(Spatial questions about scenes)
________________
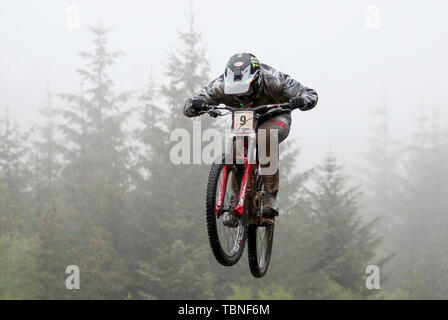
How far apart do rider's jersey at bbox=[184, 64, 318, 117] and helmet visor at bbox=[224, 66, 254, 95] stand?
0.40 metres

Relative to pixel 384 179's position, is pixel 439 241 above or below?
below

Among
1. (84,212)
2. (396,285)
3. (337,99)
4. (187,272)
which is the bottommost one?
(396,285)

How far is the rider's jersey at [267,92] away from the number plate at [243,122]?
1.18 feet

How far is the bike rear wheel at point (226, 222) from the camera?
14.4 feet

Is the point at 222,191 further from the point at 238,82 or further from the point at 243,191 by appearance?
the point at 238,82

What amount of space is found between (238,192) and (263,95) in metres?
1.08

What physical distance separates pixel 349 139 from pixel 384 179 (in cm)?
6646

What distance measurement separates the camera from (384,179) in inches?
2517

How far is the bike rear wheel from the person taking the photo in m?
4.39

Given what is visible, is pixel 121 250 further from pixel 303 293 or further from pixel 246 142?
pixel 246 142

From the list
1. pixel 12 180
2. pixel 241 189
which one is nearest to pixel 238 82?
pixel 241 189

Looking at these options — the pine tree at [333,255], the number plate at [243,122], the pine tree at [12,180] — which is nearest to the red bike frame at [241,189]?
the number plate at [243,122]

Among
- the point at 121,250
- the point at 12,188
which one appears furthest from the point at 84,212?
the point at 12,188
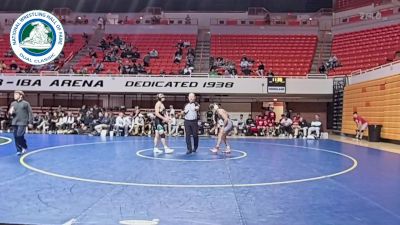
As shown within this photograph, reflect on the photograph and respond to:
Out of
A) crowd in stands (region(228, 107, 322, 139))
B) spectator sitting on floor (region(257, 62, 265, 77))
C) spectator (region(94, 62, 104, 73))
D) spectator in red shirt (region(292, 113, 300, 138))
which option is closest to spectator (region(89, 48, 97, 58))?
spectator (region(94, 62, 104, 73))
________________
Could you recast everything from the line containing "Given what is" down to the end of the data as a Markdown table with the columns Row and Line, skipping blank lines and leaving out the pictures?

_Expected answer_.
| Row | Line |
|---|---|
| 1 | Given what is visible, is pixel 121 250 further from pixel 303 293 or further from pixel 246 142? |
| 2 | pixel 246 142 |
| 3 | From the list |
| 4 | 1. pixel 12 180 |
| 5 | 2. pixel 241 189 |
| 6 | which one is nearest to pixel 238 82? |
| 7 | pixel 241 189 |
| 8 | Looking at these options — the pine tree at [333,255], the number plate at [243,122], the pine tree at [12,180] — which is nearest to the red bike frame at [241,189]? |
| 9 | the number plate at [243,122] |
| 10 | Among |
| 11 | - the point at 121,250 |
| 12 | - the point at 12,188 |
| 13 | which one appears furthest from the point at 84,212? |
| 14 | the point at 12,188 |
| 15 | As shown within this photograph, reflect on the photograph and respond to: |
| 16 | Out of |
| 17 | A) crowd in stands (region(228, 107, 322, 139)) |
| 18 | B) spectator sitting on floor (region(257, 62, 265, 77)) |
| 19 | C) spectator (region(94, 62, 104, 73)) |
| 20 | D) spectator in red shirt (region(292, 113, 300, 138)) |
| 21 | which option is closest to spectator (region(89, 48, 97, 58))? |
| 22 | spectator (region(94, 62, 104, 73)) |